About my current machine learning activities

A (currently sparetime) topic that I've been following over the time again and again is artificial intelligence aka machine learning. You'll find some previous stuff referenced in the "Machine learning" section of my software page; this page is mostly about my current experimenting with neural networks using Tensorflow. This is not an introduction to something, but summarizes in blog-style what I learned from my personal perspective - an experienced programmer who knows about internals of much AI stuff including neural networks, but is new to Tensorflow and Python. As such, it is ongoing work.
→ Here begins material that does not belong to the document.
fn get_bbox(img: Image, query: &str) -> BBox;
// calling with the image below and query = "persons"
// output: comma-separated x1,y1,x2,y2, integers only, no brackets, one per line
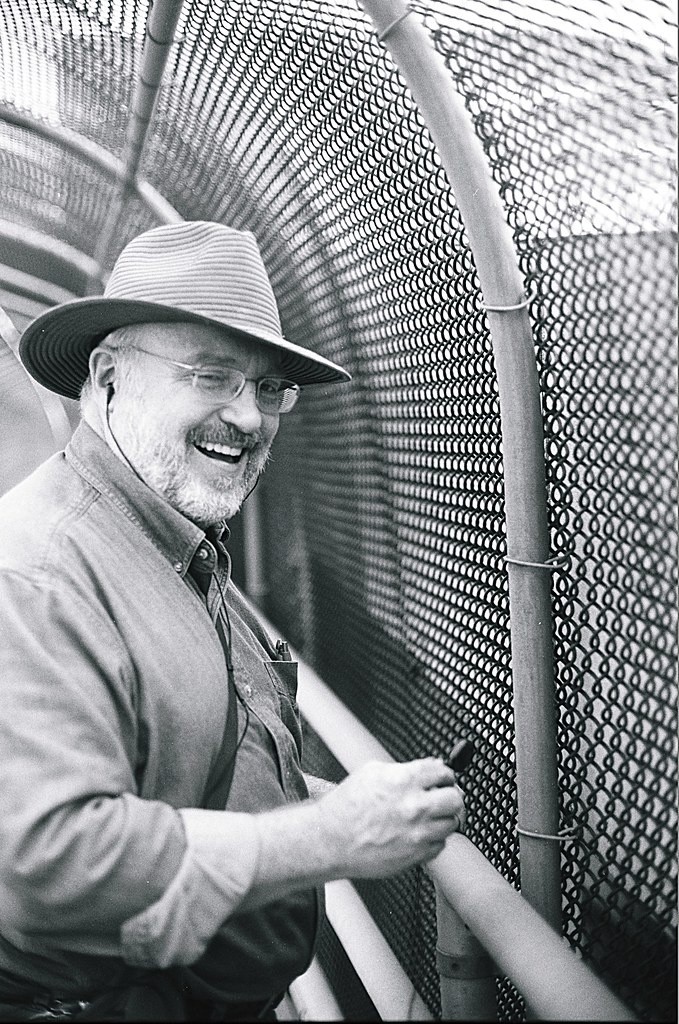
0,222,465,1024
I keep a growing collection of Colaboratory Notebooks about some topics I explored, such as how to predict variances, an deliberately as simple as possible LSTM example and an attempt to use the pearson correlation coefficient as custom loss function.

Choice of framework for running / learning with neural networks

There are rather a lot of frameworks for computing with neural nets. After some googling, I selected Tensorflow, because it's in very active development, runs on various platforms from mobile phone to huge clouds, and also because there is the amazing Google Colaboratory, providing a notebook environment that can mix programs, documentation and results, and which also provides you free computing resources: (with in some constraints) you can store your programs and data on Google drive and run your programs on their servers, even using GPUs and TPUs!

Choice of programming language for Tensorflow

Tensorflow does offer rather a lot of interfaces for various languages. I had a look at the Scala interface, but quickly gave up - as far as I understood it's mostly an automated translation of the Python interface, and thus feels foreign, has not the good documentation I have grown to love at least at the Scala standard libraries, so it'd save you little.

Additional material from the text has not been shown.